Chevrolet’s Safety Alert Seat uses haptics, a tactile feedback technology that re-creates the sense of touch by using left and/or right “tapping” vibration pulses to direct the driver to the location of a crash threat. Photo courtesy of General Motors.

Chevrolet’s Safety Alert Seat uses haptics, a tactile feedback technology that re-creates the sense of touch by using left and/or right “tapping” vibration pulses to direct the driver to the location of a crash threat. Photo courtesy of General Motors.

 

In just two years, General Motors’ Safety Alert Seat has migrated from a luxury-exclusive feature to selected 2015 Chevrolet models – Silverado, Suburban and Tahoe.

The system works with other collision-avoidance warning technologies in the vehicle to vibrate the driver’s seat bottom cushion if a crash risk is detected.

Fans of the safety feature include Detroit-based investment adviser Angela Cusmano, who logs 25,000 miles a year driving to and from client meetings.

“I am a very safe driver, but there are times when I’ve misjudged how quickly I’m approaching the car ahead or I’ve begun to move a bit out of my lane, and that seat gets my attention,” explains Cusmano, managing partner of Dahring, Cusmano and Associates. “It is more subtle, and I love it.”

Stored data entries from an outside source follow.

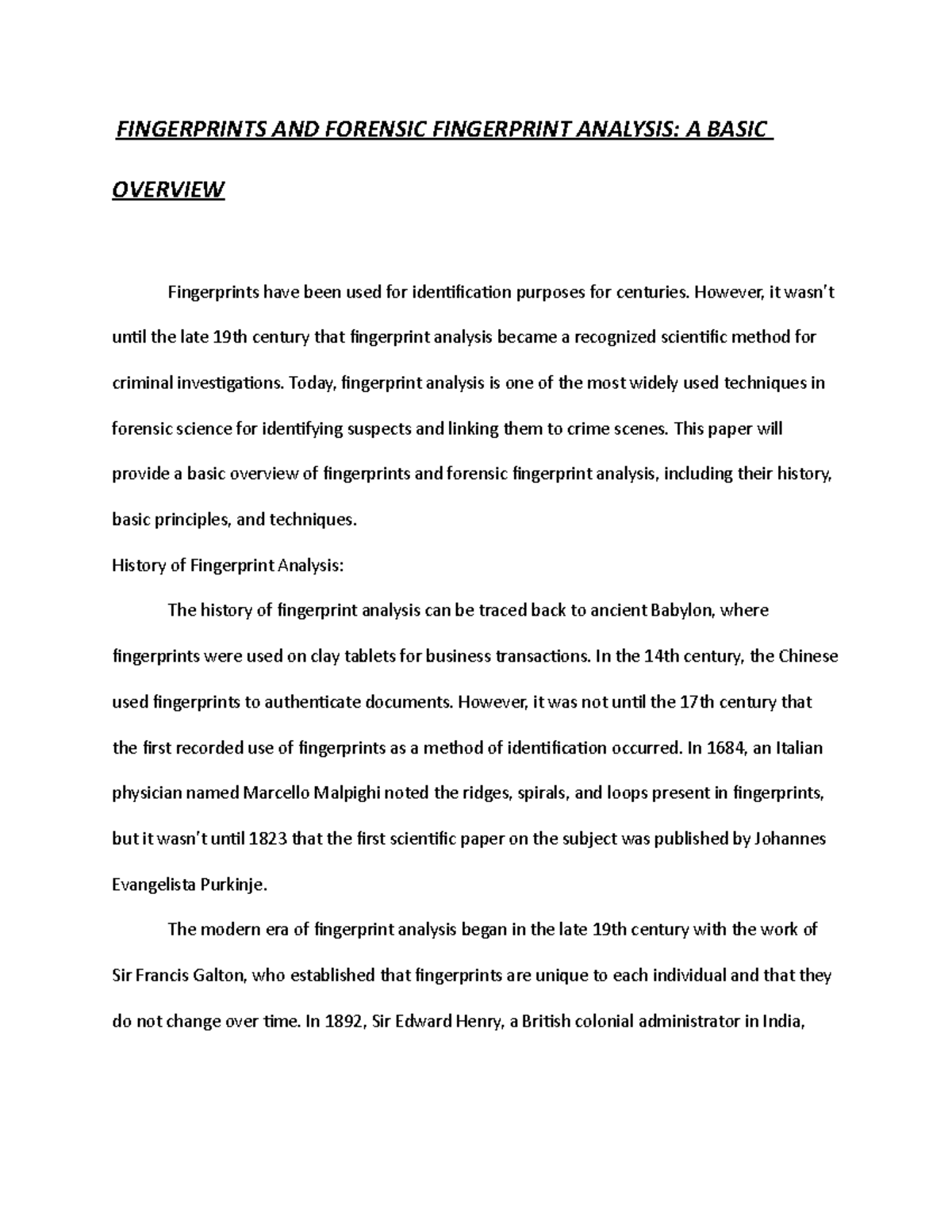 FINGERPRINTS AND FORENSIC FINGERPRINT ANALYSIS: A BASIC OVERVIEW

Fingerprints have been used for identification purposes for centuries. However, it wasn't until the late 19th century that fingerprint analysis became a recognized scientific method for criminal investigations. Today, fingerprint analysis is one of the most widely used techniques in forensic science for identifying suspects and linking them to crime scenes. This paper will provide a basic overview of fingerprints and forensic fingerprint analysis, including their history, basic principles, and techniques.

History of Fingerprint Analysis:

The history of fingerprint analysis can be traced back to ancient Babylon, where fingerprints were used on clay tablets for business transactions. In the 14th century, the Chinese used fingerprints to authenticate documents. However, it was not until the 17th century that the first recorded use of fingerprints as a method of identification occurred. In 1684, an Italian physician named Marcello Malpighi noted the ridges, spirals, and loops present in fingerprints, but it wasn't until 1823 that the first scientific paper on the subject was published by Johannes Evangelista Purkinje.

The modern era of fingerprint analysis began in the late 19th century with the work of Sir Francis Galton, who established that fingerprints are unique to each individual and that they do not change over time. In 1892, Sir Edward Henry, a British colonial administrator in India,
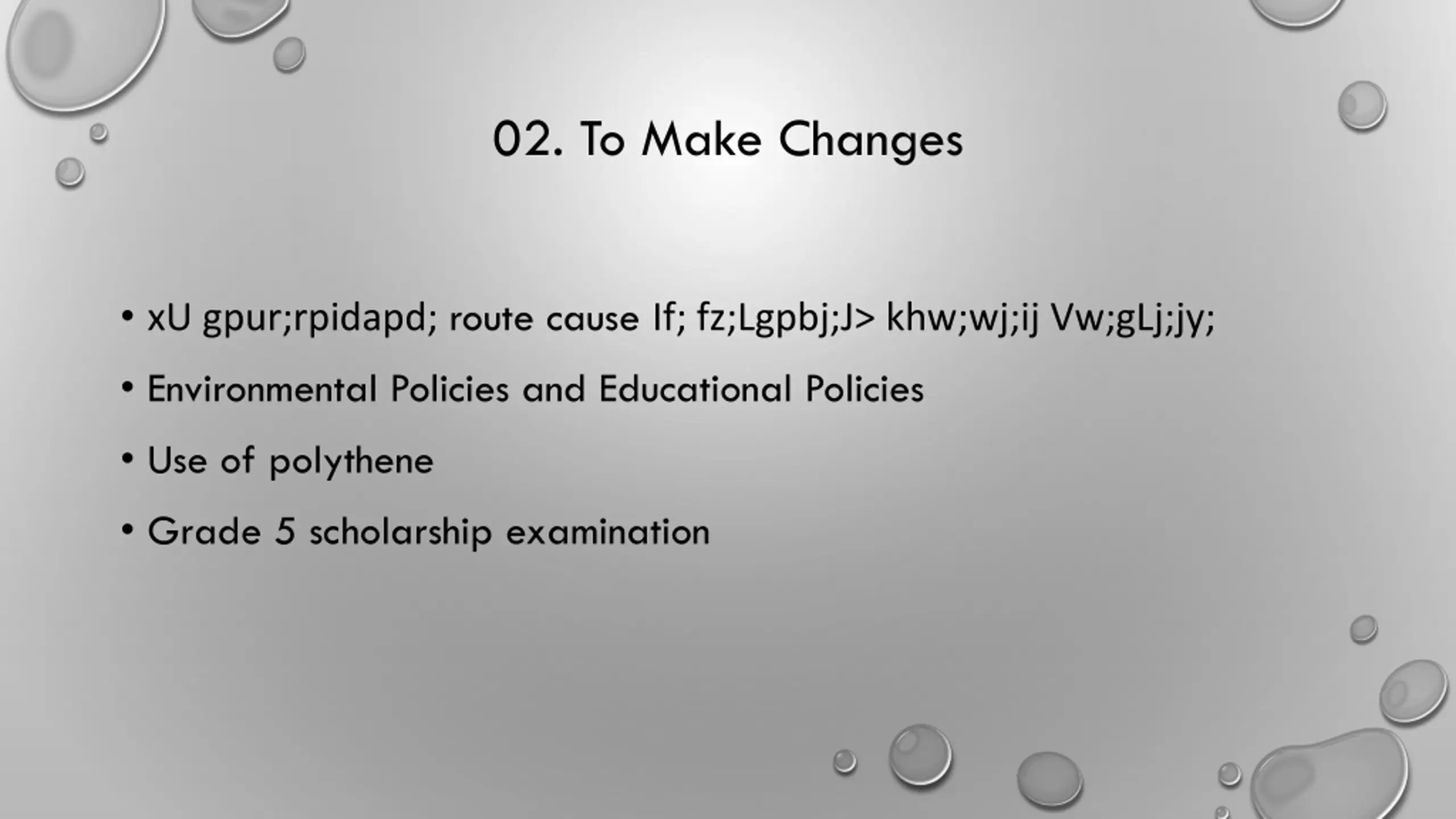 02. To Make Changes

• xU gpur;rpidapd; route cause If; fz;Lgpbj;J> khw;wj;ij Vw;gLj;jy;

• Environmental Policies and Educational Policies

• Use of polythene

• Grade 5 scholarship examination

The Safety Alert Seat was designed to give drivers an alternative to auditory alerts such as beeps, as well as to give hearing-impaired drivers an opportunity to experience crash avoidance system alerts. About one in five Americans (48 million) suffers some degree of hearing loss, according to researchers from Johns Hopkins University.

Chevrolet’s Safety Alert Seat uses haptics, a tactile feedback technology that re-creates the sense of touch by using left and/or right “tapping” vibration pulses to direct the driver to the location of a crash threat. Similar technology is used in space and military applications.

“Using the tactile sense to communicate crash threat direction can help cut through the clutter of visual and auditory sensory information that drivers routinely experience,” said GM Active Safety Technical Fellow Raymond J. Kiefer.

The Safety Alert Seat, for example, works well in a vehicle equipped with a lane departure warning system. When the camera detects the vehicle is leaving a lane without an active turn signal in that direction, small motors generate a vibration pulse in the left or right seat bolster that directs the driver’s attention to the side of the lane encroachment.

Additionally, when a vehicle is equipped with forward collision alert technology and the system detects the driver may strike the vehicle ahead, both sides of the seat vibrate. Drivers always can select beeping alerts instead of seat vibrations.

“Safety technologies are only as effective as customers’ willingness and ability to use them,” said Kiefer. “If the Safety Alert Seat encourages our customers to receive crash-threat alerts or give hearing-impaired drivers an opportunity to experience such alerts, we think that’s good for them as well as other motorists.”